The Dead Girls Club by Damien Angelica Walters
Crooked Lane Books: 12/10/19
eBook review copy; 280 pages
The Dead Girls Club by Damien Angelica Walters is a so-so debut psychological thriller about secrets from the past.
In 1991 twelve-year-old Heather Cole and her best friend Becca Thomas
formed a Dead Girls Club with two other girls. In the club Becca told
the other's stories about serial killers and ghosts, but she especially
focused on telling an elaborate ongoing ghost story about the Red Lady.
Becca began to believe the Red Lady was real. The club ended when Becca
died - by Heather's hands. A body was never found, but Becca's drunk, abusive mother went to prison for the murder.
Heather is now a child psychologist and has kept her secret for
years, so she is shocked when someone sends her Becca's half of their
"best friends" necklaces. No one knows what happened back in 1991, but
now it seems that someone knows something, and they know Heather killed
Becca. The anonymous "I know what you did" threats continue, and Heather
panics and becomes obsessed with identifying who is trying to frighten
The narrative follows two different time lines: Heather's torment in
the present day and the girls and ghost story in 1991. The 1991
flashbacks and the Red Lady story drags on and on far too long. We get
it. We understand kids with secrets. I ended up skimming through much of
the Red Lady stories because - whatever. The present day chapters,
although more interesting to follow, basically just serve to highlight
Heather's instability and obsession. While it is understandable for her
to be shocked over receiving the necklace, that in and of itself proves
nothing. Her immediate jump to assuming someone knows something rather
than just throwing it away or, when another event occurs, contacting the
police, makes absolutely no sense. Document and report the torment.

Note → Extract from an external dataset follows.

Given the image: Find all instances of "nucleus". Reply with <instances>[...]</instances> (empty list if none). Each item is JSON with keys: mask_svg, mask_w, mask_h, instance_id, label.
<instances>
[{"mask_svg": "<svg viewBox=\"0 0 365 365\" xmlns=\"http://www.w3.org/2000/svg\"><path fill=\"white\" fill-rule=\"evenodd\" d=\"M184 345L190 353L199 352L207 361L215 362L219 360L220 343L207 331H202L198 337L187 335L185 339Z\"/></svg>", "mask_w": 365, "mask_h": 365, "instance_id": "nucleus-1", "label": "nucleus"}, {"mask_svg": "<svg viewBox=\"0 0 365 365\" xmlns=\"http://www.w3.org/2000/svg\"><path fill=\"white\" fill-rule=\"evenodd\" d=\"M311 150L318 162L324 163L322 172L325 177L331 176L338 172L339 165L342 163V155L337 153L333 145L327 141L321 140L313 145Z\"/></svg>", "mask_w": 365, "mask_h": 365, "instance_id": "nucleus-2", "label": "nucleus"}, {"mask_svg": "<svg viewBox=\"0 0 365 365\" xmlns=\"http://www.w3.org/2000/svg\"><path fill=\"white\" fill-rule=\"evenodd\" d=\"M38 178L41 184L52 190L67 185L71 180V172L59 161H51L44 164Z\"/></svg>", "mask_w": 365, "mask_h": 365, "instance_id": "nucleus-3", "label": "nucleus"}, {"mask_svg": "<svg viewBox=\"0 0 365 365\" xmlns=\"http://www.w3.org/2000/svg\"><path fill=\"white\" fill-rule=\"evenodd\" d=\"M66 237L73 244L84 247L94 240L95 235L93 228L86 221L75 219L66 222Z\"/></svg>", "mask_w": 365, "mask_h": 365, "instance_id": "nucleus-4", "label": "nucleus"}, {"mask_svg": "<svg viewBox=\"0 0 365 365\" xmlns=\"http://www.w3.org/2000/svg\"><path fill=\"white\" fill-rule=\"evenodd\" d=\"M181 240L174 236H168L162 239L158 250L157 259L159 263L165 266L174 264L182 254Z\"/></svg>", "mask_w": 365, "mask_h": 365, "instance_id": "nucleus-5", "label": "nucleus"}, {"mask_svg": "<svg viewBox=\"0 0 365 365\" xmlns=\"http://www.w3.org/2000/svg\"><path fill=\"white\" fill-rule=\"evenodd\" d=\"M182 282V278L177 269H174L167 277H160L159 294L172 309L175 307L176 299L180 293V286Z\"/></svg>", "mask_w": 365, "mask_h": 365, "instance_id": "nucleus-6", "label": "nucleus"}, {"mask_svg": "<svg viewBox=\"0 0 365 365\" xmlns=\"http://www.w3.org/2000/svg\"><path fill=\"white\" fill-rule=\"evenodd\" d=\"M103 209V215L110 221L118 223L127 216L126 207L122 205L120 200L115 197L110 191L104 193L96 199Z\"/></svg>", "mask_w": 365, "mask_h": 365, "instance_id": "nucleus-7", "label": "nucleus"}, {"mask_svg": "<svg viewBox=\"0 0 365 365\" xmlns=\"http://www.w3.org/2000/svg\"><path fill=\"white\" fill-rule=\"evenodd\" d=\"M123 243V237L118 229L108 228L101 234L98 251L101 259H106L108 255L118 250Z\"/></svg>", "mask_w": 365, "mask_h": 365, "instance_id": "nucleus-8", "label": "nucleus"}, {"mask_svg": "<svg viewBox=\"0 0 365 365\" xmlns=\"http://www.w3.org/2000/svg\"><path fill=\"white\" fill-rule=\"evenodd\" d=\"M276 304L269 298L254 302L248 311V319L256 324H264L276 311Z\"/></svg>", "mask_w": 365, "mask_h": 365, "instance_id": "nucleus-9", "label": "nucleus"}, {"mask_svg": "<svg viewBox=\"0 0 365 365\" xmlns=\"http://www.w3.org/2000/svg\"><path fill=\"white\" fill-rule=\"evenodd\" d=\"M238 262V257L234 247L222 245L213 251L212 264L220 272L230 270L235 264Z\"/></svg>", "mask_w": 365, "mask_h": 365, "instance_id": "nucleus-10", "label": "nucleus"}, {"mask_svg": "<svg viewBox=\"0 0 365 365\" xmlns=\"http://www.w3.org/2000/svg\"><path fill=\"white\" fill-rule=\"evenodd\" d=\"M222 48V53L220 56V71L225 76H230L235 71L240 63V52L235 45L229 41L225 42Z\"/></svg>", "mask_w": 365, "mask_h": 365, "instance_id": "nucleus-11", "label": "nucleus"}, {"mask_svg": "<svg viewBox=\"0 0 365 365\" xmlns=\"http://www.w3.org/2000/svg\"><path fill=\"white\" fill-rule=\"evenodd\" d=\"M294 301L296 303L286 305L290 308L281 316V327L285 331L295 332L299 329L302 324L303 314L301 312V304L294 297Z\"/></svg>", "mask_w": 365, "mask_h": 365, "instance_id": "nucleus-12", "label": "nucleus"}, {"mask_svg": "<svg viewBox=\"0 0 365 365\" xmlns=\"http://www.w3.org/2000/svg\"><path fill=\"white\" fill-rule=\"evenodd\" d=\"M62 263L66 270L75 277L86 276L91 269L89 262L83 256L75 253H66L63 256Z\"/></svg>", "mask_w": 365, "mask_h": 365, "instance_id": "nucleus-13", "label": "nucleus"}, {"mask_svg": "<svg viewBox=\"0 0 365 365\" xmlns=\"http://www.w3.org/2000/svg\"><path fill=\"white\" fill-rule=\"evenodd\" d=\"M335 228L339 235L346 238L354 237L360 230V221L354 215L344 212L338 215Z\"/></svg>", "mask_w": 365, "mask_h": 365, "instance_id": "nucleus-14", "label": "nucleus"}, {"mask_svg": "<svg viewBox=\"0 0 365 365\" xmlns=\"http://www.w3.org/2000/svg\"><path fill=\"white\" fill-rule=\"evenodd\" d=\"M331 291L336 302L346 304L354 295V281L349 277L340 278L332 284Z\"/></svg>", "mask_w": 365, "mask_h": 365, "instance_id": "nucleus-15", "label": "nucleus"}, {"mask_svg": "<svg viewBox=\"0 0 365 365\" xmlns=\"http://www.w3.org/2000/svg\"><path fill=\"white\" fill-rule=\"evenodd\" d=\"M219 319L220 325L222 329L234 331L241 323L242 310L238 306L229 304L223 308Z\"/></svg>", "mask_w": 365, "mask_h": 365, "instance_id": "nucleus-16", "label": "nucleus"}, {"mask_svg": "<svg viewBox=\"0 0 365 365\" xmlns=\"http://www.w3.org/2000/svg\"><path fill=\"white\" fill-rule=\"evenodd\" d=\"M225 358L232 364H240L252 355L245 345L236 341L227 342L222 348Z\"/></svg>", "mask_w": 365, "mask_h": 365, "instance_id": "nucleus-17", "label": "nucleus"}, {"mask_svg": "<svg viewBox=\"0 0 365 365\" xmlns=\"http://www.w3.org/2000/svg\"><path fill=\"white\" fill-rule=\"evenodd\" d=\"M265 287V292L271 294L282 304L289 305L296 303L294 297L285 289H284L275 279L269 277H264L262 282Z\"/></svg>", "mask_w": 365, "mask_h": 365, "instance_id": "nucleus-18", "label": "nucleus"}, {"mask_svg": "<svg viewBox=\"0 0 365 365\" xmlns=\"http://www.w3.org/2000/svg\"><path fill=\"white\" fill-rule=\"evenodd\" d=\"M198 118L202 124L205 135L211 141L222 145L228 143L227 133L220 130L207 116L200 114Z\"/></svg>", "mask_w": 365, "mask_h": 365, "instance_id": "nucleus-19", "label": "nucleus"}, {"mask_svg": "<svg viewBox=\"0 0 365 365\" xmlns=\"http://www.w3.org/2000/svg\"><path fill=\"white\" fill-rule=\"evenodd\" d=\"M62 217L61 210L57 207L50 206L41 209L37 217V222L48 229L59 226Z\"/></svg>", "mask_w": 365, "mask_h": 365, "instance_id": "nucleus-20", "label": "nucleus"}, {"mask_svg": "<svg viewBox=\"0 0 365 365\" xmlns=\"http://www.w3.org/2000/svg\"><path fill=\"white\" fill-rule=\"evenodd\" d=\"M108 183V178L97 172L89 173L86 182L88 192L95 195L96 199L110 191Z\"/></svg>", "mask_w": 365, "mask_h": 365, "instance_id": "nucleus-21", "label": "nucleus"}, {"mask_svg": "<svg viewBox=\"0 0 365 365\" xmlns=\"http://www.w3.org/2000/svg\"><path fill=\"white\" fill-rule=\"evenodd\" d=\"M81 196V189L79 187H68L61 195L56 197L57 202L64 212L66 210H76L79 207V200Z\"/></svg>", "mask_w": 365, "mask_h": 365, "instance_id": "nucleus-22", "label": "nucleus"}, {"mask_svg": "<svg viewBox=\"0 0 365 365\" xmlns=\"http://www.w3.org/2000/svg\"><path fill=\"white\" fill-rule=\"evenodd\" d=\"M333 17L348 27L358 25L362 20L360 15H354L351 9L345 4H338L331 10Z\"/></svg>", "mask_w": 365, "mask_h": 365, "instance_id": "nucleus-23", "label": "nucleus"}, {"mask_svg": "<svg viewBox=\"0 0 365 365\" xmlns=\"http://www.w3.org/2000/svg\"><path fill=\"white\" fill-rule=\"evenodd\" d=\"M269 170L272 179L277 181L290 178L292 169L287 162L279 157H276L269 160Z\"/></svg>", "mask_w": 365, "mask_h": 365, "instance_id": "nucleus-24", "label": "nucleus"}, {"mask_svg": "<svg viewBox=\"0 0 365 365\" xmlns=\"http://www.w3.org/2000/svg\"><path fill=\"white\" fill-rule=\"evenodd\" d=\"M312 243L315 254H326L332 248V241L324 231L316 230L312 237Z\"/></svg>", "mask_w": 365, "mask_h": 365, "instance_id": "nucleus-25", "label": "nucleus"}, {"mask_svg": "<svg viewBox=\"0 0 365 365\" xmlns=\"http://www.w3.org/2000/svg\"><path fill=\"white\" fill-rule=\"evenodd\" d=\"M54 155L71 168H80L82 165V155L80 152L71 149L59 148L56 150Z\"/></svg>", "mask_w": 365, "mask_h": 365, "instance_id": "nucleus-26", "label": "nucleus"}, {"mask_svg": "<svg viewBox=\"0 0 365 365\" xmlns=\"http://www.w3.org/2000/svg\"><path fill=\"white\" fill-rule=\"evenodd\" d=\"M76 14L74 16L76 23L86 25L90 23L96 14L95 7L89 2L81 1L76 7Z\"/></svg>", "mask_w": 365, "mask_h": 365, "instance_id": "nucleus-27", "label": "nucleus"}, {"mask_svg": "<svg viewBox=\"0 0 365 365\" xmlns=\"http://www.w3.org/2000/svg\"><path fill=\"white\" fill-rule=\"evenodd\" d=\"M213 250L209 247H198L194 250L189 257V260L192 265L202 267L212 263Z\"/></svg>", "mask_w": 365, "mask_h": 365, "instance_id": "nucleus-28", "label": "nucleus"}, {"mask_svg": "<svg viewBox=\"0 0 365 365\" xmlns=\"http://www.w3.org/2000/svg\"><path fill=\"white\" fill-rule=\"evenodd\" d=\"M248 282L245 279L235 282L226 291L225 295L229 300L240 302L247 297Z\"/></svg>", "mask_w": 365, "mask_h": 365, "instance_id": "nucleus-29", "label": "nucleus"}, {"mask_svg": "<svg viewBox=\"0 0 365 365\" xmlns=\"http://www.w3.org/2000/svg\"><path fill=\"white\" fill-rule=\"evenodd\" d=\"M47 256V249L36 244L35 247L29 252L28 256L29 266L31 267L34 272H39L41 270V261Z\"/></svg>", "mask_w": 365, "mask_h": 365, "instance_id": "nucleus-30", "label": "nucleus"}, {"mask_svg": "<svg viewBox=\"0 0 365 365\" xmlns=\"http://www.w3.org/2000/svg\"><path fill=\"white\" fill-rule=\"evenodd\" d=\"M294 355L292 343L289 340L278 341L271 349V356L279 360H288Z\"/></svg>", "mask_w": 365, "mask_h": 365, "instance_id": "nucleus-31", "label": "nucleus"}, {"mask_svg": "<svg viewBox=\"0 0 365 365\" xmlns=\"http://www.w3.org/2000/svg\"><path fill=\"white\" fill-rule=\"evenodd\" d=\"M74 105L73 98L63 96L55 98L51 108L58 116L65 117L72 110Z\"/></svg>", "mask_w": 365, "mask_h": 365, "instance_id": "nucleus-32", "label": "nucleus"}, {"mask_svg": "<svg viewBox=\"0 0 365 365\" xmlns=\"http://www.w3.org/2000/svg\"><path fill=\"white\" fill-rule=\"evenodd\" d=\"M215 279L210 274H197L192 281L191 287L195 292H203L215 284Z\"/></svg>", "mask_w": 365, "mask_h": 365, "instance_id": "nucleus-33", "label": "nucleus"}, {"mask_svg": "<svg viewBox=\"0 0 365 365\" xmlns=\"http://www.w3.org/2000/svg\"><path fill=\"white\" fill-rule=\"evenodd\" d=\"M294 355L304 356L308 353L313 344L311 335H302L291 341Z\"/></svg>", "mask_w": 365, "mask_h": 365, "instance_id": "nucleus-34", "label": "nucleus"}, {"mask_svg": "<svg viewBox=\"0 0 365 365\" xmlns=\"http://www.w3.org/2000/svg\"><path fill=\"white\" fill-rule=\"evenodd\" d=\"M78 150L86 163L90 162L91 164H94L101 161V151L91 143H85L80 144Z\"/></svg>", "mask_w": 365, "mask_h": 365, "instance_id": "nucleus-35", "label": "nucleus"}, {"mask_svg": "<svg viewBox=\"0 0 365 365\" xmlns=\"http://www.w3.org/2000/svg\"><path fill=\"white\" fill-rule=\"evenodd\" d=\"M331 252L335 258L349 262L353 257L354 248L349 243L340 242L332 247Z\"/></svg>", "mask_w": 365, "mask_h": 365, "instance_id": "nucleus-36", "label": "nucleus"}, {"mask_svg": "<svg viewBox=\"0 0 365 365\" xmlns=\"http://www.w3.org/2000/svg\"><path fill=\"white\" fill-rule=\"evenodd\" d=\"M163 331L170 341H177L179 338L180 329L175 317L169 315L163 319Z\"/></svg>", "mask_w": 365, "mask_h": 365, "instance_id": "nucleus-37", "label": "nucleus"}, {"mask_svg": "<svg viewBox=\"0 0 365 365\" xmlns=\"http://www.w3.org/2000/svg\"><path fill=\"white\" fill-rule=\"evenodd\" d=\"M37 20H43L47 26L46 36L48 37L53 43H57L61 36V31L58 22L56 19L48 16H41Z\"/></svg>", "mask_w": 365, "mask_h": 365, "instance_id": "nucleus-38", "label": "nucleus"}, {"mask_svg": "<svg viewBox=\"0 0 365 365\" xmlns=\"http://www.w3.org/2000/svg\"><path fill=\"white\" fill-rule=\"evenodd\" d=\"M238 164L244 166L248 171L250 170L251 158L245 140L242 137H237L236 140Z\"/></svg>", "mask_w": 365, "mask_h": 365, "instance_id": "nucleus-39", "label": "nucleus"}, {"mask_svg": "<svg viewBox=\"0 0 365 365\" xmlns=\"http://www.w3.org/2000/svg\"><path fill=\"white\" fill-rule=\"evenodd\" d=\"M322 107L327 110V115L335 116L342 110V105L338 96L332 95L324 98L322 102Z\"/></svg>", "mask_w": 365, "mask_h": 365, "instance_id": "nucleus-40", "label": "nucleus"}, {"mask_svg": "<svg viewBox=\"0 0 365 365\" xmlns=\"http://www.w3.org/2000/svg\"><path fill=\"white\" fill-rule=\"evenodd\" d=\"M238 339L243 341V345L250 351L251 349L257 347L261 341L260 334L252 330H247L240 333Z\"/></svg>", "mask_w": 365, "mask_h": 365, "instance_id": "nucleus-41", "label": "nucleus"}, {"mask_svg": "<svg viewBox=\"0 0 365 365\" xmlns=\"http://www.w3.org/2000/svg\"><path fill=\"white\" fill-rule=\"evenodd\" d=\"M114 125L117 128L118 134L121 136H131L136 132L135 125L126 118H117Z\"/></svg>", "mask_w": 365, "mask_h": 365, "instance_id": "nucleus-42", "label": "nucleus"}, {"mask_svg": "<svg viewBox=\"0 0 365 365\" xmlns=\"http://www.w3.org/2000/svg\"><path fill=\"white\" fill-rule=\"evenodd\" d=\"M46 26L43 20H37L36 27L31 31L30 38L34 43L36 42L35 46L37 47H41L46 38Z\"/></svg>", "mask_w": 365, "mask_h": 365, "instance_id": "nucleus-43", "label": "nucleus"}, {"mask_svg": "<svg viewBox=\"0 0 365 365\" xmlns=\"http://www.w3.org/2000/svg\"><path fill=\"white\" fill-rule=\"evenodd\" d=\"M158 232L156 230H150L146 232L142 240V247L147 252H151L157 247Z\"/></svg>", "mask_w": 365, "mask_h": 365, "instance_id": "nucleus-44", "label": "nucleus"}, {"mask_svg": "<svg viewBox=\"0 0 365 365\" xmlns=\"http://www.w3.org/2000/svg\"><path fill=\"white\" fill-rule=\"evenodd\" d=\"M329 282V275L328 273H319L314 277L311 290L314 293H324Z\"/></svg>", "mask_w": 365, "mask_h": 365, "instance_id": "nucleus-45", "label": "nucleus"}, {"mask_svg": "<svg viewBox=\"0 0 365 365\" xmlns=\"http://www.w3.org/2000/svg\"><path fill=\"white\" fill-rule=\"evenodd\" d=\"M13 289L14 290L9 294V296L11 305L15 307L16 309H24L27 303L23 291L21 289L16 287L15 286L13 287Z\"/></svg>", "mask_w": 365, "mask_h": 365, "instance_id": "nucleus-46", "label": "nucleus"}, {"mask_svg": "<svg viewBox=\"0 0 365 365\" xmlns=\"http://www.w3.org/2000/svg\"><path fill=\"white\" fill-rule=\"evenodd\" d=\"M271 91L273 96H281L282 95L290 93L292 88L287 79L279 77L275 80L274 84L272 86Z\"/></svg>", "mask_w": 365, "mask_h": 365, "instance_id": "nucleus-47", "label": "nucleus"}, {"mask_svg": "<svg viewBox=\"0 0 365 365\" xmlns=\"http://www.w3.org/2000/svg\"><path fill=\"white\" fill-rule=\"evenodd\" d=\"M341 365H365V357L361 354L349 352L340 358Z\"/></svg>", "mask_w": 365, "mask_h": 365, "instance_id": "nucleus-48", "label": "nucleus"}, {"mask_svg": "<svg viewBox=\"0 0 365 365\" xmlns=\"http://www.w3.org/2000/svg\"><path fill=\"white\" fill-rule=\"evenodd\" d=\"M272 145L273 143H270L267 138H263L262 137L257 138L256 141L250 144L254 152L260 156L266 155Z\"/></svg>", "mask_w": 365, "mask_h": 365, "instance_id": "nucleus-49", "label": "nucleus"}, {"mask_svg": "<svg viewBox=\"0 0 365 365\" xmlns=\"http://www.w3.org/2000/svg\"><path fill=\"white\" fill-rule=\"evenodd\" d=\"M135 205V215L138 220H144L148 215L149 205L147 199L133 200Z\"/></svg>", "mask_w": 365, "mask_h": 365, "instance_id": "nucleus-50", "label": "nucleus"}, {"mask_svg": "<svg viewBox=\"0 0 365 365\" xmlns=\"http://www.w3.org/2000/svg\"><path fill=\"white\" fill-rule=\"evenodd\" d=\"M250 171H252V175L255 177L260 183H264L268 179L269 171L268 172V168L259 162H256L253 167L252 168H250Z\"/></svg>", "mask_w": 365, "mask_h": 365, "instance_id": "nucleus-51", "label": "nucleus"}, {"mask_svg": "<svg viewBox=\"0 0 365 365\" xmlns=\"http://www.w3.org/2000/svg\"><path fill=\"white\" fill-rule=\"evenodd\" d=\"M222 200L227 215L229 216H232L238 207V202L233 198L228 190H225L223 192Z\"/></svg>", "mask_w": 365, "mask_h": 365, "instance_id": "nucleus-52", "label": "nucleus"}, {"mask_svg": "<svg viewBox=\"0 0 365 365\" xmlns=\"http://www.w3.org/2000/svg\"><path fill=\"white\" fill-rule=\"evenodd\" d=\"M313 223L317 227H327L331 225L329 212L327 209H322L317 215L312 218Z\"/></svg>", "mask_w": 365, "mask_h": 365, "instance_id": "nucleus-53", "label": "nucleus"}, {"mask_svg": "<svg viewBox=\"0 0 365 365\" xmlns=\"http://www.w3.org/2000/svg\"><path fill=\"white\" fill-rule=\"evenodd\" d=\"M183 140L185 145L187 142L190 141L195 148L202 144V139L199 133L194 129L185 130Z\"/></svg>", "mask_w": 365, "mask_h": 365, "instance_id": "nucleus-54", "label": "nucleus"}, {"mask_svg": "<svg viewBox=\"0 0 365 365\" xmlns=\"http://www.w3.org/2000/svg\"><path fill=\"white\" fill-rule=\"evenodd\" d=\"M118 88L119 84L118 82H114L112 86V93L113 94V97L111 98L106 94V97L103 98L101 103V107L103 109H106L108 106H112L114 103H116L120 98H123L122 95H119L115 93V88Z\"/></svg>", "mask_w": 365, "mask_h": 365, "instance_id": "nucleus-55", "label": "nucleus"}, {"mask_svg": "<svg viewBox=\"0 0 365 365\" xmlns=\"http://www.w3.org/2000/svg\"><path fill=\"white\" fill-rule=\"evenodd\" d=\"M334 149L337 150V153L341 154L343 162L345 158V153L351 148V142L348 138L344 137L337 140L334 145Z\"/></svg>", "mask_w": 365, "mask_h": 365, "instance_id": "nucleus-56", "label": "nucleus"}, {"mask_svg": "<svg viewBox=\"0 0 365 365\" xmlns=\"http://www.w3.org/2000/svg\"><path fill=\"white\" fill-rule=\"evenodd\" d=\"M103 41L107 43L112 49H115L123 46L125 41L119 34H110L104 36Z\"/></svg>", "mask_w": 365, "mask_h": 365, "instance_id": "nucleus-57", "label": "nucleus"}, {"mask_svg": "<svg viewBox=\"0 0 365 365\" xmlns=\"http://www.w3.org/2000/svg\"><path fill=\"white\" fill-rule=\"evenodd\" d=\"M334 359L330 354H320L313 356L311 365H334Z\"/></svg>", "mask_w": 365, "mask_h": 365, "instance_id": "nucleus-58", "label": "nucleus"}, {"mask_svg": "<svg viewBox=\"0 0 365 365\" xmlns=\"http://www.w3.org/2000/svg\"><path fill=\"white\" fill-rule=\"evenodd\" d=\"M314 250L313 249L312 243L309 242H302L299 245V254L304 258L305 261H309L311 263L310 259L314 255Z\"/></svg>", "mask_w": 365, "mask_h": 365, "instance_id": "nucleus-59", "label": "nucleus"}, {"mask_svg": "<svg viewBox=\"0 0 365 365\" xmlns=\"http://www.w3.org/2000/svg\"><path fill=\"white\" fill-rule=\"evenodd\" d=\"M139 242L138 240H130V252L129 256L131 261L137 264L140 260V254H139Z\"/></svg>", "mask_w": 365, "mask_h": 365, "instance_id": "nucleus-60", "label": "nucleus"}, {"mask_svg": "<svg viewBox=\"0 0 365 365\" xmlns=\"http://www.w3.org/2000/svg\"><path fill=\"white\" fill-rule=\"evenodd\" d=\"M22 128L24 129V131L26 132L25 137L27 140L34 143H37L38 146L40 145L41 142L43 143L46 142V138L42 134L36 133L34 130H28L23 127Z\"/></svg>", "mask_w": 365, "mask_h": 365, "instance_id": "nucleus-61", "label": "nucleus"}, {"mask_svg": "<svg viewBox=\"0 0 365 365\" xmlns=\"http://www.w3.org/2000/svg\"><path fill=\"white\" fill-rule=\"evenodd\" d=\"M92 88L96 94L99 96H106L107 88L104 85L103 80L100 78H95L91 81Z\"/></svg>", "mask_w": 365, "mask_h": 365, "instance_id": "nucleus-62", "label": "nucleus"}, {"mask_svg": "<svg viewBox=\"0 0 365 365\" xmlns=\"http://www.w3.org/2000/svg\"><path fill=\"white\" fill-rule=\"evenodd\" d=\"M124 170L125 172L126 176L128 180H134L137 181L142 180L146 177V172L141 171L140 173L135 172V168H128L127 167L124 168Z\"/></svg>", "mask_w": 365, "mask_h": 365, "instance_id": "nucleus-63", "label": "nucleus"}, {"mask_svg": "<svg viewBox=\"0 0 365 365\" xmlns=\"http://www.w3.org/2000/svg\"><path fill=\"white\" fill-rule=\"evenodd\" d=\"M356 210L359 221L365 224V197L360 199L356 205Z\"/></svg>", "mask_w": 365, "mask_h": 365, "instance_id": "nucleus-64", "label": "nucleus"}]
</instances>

Those friendship necklaces are nothing unique.
The character development is lacking. Heather's whole terror-filled
inner torment over the fact that someone might know something almost
thirty years later feels fabricated and falls short. We get no sense of
her as an adult before we are subjected to her manic falling apart and
making poor choices. I'm afraid I didn't feel any tension or terror
building, rather I kept mumbling "call the police" while watching her
mental breakdown. The ending... well, that clinched it for me and took
the rating down. There are numerous better stories out there of
childhood secrets coming out years after the fact.
My review copy was courtesy of Crooked Lane Books.